◆ TEXT BLOCK:
···

Online Job Scheduler for Fault-tolerant Quantum Multiprogramming

TL;DR

This paper presents an online scheduling algorithm for fault-tolerant quantum computers that improves utilization and throughput by approximating complex programs and incorporating defragmentation.

Contribution

It introduces an efficient online scheduler for quantum multiprogramming that uses cuboid approximations and defragmentation to optimize resource utilization.

Findings

The scheduler effectively approximates lattice surgery programs for faster scheduling.

Incorporating defragmentation improves quantum processing unit (QPU) utilization.

The approach enhances throughput in fault-tolerant quantum systems.

···

◆ ENTRIES SUPPLIED:
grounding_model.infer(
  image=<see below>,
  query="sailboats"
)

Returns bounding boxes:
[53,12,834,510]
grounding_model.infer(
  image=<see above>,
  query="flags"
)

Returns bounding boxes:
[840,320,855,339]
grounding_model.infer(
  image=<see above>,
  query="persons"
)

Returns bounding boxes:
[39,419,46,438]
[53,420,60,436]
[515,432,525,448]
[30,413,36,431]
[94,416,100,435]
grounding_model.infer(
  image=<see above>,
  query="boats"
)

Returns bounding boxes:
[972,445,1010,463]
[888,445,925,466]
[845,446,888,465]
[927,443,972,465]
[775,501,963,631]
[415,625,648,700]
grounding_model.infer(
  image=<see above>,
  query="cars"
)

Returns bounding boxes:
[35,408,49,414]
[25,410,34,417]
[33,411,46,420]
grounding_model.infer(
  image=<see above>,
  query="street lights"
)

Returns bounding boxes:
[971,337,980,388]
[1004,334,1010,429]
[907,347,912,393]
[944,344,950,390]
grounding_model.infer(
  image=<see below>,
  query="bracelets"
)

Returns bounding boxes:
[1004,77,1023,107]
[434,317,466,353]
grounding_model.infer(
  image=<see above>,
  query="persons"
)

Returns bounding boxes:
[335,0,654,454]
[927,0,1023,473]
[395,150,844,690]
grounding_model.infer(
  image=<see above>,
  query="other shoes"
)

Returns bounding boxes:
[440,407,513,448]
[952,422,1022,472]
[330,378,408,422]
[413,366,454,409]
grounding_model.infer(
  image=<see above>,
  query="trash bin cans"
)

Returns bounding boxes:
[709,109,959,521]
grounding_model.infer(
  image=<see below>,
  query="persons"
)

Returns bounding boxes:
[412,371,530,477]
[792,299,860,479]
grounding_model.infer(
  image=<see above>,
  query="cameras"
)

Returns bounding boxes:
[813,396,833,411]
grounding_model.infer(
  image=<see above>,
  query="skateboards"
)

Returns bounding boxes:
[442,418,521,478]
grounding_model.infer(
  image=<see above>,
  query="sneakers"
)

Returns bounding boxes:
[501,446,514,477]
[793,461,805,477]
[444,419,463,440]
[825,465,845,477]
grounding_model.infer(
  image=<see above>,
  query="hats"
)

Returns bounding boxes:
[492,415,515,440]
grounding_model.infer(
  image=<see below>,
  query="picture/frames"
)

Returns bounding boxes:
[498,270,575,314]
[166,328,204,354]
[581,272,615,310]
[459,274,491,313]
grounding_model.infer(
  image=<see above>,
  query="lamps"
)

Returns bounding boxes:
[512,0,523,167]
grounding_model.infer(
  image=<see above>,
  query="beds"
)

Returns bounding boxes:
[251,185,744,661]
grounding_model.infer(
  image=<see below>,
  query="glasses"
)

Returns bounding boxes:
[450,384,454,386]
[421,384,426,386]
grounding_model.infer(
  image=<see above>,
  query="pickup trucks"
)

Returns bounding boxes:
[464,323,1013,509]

···

◆ TASKS FOR THIS EXERCISE:
1. In the summary of the fault-tolerant quantum job scheduler paper, what does incorporating defragmentation improve?
2. Extend the summary of the fault-tolerant quantum job scheduler paper, picking up after its final line.

◆ RESPONSES:
1. It improves quantum processing unit (QPU) utilization.

2.
Abstract

Fault-tolerant quantum computers are expected to be offered as cloud services due to their significant resource and infrastructure requirements. Quantum multiprogramming, which runs multiple quantum jobs in parallel, is a promising approach to maximize the utilization of such systems. A key challenge in this setting is the need for an online scheduler capable of handling jobs submitted dynamically while other programs are already running. In this study, we formulate the online job scheduling problem for fault-tolerant quantum computing systems based on lattice surgery and propose an efficient scheduler to address it. To meet the responsiveness required in an online environment, our scheduler approximates lattice surgery programs, originally represented as polycubes, by using simpler cuboid representations. This approximation enables efficient scheduling while improving overall throughput. In addition, we incorporate a defragmentation mechanism into the scheduling process, demonstrating that it can further enhance QPU utilization.